*Entries provided*

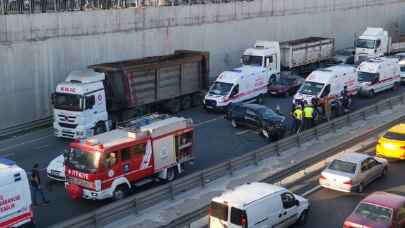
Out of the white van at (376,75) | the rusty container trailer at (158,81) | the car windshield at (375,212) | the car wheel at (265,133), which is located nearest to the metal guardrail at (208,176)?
the car wheel at (265,133)

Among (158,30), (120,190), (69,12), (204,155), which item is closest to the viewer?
(120,190)

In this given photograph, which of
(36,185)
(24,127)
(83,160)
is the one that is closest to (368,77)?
(24,127)

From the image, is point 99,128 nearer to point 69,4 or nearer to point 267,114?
point 267,114

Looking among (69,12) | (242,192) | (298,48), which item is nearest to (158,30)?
(69,12)

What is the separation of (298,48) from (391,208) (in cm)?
2873

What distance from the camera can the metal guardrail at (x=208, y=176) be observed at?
17531 mm

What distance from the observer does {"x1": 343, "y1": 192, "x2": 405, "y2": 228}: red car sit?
17.2 metres

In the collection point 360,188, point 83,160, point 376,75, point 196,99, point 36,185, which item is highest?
point 376,75

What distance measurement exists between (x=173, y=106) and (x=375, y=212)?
61.1 ft

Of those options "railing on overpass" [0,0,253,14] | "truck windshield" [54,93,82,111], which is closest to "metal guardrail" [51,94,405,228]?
"truck windshield" [54,93,82,111]

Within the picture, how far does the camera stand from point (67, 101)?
2881 centimetres

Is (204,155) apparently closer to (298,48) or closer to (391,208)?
(391,208)

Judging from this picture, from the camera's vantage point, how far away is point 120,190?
2100cm

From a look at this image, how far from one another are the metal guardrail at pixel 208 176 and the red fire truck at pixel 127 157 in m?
1.28
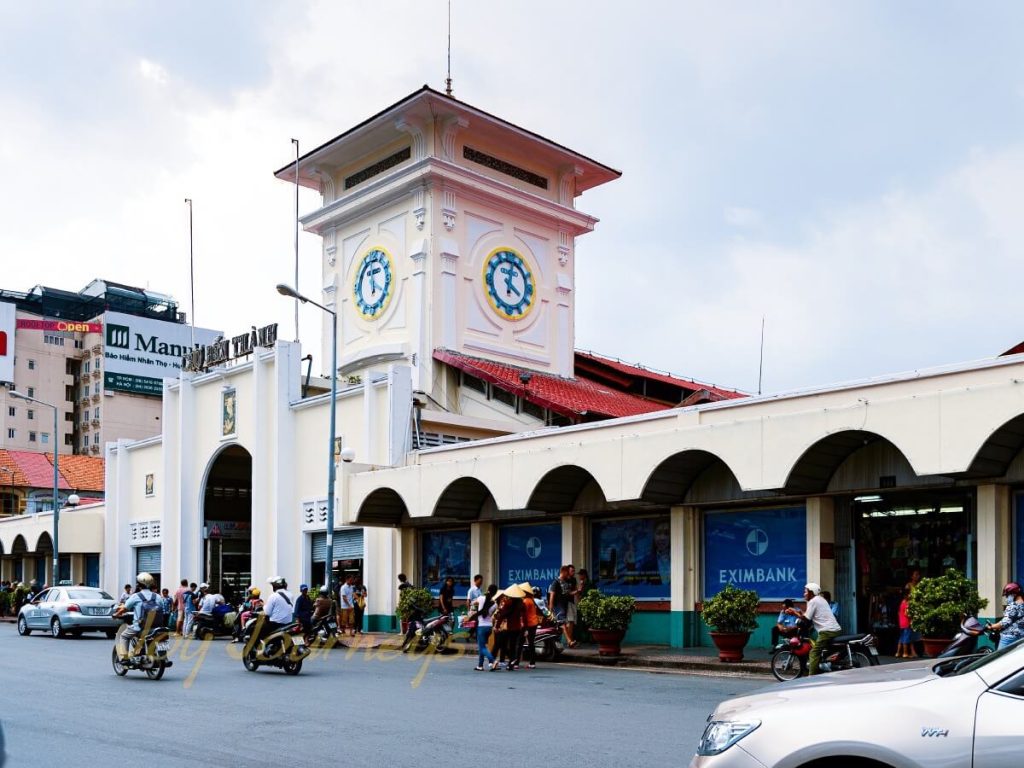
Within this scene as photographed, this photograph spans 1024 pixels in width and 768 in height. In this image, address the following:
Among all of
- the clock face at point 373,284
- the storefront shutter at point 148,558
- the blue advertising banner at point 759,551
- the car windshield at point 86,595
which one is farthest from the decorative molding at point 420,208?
the blue advertising banner at point 759,551

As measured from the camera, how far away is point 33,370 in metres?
99.2

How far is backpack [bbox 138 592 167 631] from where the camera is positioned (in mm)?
18141

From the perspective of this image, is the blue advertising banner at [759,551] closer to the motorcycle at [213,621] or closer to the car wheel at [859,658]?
the car wheel at [859,658]

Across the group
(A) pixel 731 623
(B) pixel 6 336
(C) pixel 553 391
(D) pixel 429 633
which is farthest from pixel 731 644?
(B) pixel 6 336

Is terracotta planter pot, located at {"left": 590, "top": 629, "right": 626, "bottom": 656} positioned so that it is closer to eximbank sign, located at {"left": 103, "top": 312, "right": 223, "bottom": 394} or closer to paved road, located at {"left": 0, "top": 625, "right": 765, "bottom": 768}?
paved road, located at {"left": 0, "top": 625, "right": 765, "bottom": 768}

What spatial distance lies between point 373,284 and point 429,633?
16716 mm

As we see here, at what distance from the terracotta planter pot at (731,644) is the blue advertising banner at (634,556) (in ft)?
13.1

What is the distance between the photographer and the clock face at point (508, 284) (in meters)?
37.6

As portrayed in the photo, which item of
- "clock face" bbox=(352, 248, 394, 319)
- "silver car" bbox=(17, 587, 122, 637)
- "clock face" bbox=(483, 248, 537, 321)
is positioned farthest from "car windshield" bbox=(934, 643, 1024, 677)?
"clock face" bbox=(352, 248, 394, 319)

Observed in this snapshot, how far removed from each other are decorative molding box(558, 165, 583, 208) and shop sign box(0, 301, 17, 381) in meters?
67.4

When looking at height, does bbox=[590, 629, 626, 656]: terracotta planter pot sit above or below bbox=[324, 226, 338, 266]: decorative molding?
below

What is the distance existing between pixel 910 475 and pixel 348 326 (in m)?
22.8

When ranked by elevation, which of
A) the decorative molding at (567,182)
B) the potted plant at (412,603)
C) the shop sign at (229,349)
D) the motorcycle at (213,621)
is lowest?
the motorcycle at (213,621)

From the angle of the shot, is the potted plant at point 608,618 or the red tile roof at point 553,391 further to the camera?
the red tile roof at point 553,391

*Exercise prompt*
Recast all of the rows above as a JSON list of strings, one string per line, with blank lines and the pictures left out.

*Complete response*
[
  "Out of the white van at (376,75) | the rusty container trailer at (158,81) | the car windshield at (375,212) | the car wheel at (265,133), which is located nearest to the metal guardrail at (208,176)?",
  "the car wheel at (265,133)",
  "Among (158,30), (120,190), (69,12), (204,155), which item is closest to the viewer?",
  "(120,190)",
  "In this given photograph, which of",
  "(36,185)",
  "(24,127)",
  "(83,160)",
  "is the one that is closest to (368,77)?",
  "(24,127)",
  "From the image, is point 99,128 nearer to point 69,4 or nearer to point 267,114?",
  "point 267,114",
  "Looking among (69,12) | (242,192) | (298,48), which item is nearest to (158,30)?",
  "(69,12)",
  "What is the separation of (298,48) from (391,208) (in cm)?",
  "2873",
  "What distance from the camera can the metal guardrail at (x=208, y=176) be observed at?",
  "17531 mm",
  "What distance from the observer does {\"x1\": 343, \"y1\": 192, \"x2\": 405, \"y2\": 228}: red car sit?",
  "17.2 metres",
  "In the collection point 360,188, point 83,160, point 376,75, point 196,99, point 36,185, which item is highest?",
  "point 376,75",
  "What distance measurement exists between (x=173, y=106) and (x=375, y=212)?",
  "61.1 ft",
  "Of those options \"railing on overpass\" [0,0,253,14] | \"truck windshield\" [54,93,82,111], which is closest to \"metal guardrail\" [51,94,405,228]?",
  "\"truck windshield\" [54,93,82,111]",
  "Within the picture, how far does the camera stand from point (67, 101)?",
  "2881 centimetres",
  "Is (204,155) apparently closer to (298,48) or closer to (391,208)?",
  "(391,208)",
  "Judging from this picture, from the camera's vantage point, how far away is point 120,190?",
  "2100cm",
  "From a look at this image, how far from one another are the metal guardrail at pixel 208 176 and the red fire truck at pixel 127 157 in m?",
  "1.28",
  "Within this scene as photographed, this photograph spans 1024 pixels in width and 768 in height. In this image, address the following:",
  "Among all of",
  "- the clock face at point 373,284",
  "- the storefront shutter at point 148,558",
  "- the blue advertising banner at point 759,551",
  "- the car windshield at point 86,595",
  "which one is farthest from the decorative molding at point 420,208?",
  "the blue advertising banner at point 759,551",
  "As measured from the camera, how far away is point 33,370 in metres?",
  "99.2",
  "How far is backpack [bbox 138 592 167 631] from where the camera is positioned (in mm)?",
  "18141",
  "From the perspective of this image, is the blue advertising banner at [759,551] closer to the motorcycle at [213,621] or closer to the car wheel at [859,658]?",
  "the car wheel at [859,658]",
  "Across the group",
  "(A) pixel 731 623",
  "(B) pixel 6 336",
  "(C) pixel 553 391",
  "(D) pixel 429 633",
  "which is farthest from pixel 731 644?",
  "(B) pixel 6 336",
  "Is terracotta planter pot, located at {\"left\": 590, \"top\": 629, \"right\": 626, \"bottom\": 656} positioned so that it is closer to eximbank sign, located at {\"left\": 103, \"top\": 312, \"right\": 223, \"bottom\": 394} or closer to paved road, located at {\"left\": 0, \"top\": 625, \"right\": 765, \"bottom\": 768}?",
  "paved road, located at {\"left\": 0, \"top\": 625, \"right\": 765, \"bottom\": 768}",
  "What spatial distance lies between point 373,284 and point 429,633?",
  "16716 mm",
  "As we see here, at what distance from the terracotta planter pot at (731,644) is the blue advertising banner at (634,556) (in ft)?",
  "13.1",
  "What is the distance between the photographer and the clock face at point (508, 284) (in meters)?",
  "37.6",
  "As portrayed in the photo, which item of",
  "- \"clock face\" bbox=(352, 248, 394, 319)",
  "- \"silver car\" bbox=(17, 587, 122, 637)",
  "- \"clock face\" bbox=(483, 248, 537, 321)",
  "is positioned farthest from \"car windshield\" bbox=(934, 643, 1024, 677)?",
  "\"clock face\" bbox=(352, 248, 394, 319)",
  "Observed in this snapshot, how far removed from each other are decorative molding box(558, 165, 583, 208) and shop sign box(0, 301, 17, 381) in meters?",
  "67.4",
  "When looking at height, does bbox=[590, 629, 626, 656]: terracotta planter pot sit above or below bbox=[324, 226, 338, 266]: decorative molding?",
  "below",
  "What is the distance existing between pixel 910 475 and pixel 348 326 (in m)?",
  "22.8",
  "When ranked by elevation, which of",
  "A) the decorative molding at (567,182)",
  "B) the potted plant at (412,603)",
  "C) the shop sign at (229,349)",
  "D) the motorcycle at (213,621)",
  "is lowest?",
  "the motorcycle at (213,621)",
  "From the angle of the shot, is the potted plant at point 608,618 or the red tile roof at point 553,391 further to the camera?",
  "the red tile roof at point 553,391"
]